(EXERCISE INSTRUCTIONS): From the data that follows, copy every line with the string "scientific".

(RECORD EXTRACTS):
* * * *

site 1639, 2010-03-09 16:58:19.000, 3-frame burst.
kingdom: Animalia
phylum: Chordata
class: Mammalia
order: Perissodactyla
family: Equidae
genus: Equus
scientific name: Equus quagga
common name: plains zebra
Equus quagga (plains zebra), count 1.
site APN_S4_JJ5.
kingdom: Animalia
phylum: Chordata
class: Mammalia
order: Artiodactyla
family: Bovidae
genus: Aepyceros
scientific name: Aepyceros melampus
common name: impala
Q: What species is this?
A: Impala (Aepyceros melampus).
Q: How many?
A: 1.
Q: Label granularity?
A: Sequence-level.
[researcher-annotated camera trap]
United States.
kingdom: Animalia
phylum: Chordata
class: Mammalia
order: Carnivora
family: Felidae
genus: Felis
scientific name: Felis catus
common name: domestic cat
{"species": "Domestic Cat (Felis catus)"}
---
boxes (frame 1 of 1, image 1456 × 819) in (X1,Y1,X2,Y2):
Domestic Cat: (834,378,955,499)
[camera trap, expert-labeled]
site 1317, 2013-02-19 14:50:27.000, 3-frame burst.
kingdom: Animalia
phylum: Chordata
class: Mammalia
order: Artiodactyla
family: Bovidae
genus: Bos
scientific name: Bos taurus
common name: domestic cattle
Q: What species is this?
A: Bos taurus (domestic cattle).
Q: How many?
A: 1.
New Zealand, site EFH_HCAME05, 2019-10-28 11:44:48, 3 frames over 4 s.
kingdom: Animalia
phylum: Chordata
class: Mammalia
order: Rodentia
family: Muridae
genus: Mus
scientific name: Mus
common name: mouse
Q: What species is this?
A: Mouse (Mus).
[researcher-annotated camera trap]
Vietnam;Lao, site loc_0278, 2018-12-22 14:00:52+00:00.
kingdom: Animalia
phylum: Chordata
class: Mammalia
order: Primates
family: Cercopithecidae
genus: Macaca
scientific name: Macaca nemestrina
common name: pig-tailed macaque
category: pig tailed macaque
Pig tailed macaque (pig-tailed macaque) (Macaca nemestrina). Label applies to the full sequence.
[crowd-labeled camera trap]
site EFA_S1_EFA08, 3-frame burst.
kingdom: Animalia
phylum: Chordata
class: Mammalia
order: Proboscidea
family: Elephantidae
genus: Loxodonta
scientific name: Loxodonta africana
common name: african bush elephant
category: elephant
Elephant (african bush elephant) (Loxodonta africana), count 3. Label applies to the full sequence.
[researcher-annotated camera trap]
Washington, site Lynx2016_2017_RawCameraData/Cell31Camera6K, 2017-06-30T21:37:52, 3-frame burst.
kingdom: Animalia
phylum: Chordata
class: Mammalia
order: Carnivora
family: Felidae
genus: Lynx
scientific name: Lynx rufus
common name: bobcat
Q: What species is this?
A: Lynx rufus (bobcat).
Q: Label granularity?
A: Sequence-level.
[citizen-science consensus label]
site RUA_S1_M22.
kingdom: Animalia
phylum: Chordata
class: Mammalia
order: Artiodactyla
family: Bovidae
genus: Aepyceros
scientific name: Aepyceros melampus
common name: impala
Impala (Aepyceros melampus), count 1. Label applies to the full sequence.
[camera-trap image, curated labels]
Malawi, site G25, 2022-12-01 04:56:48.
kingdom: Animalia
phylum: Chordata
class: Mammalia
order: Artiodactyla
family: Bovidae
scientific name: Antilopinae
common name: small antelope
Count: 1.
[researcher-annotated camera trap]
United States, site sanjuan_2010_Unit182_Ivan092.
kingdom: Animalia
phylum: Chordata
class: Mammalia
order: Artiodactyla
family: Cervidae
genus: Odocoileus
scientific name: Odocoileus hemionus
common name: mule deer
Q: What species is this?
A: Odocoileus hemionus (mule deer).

* * * *

(TASK OUTPUT):
scientific name: Equus quagga
scientific name: Aepyceros melampus
scientific name: Felis catus
scientific name: Bos taurus
scientific name: Mus
scientific name: Macaca nemestrina
scientific name: Loxodonta africana
scientific name: Lynx rufus
scientific name: Aepyceros melampus
scientific name: Antilopinae
scientific name: Odocoileus hemionus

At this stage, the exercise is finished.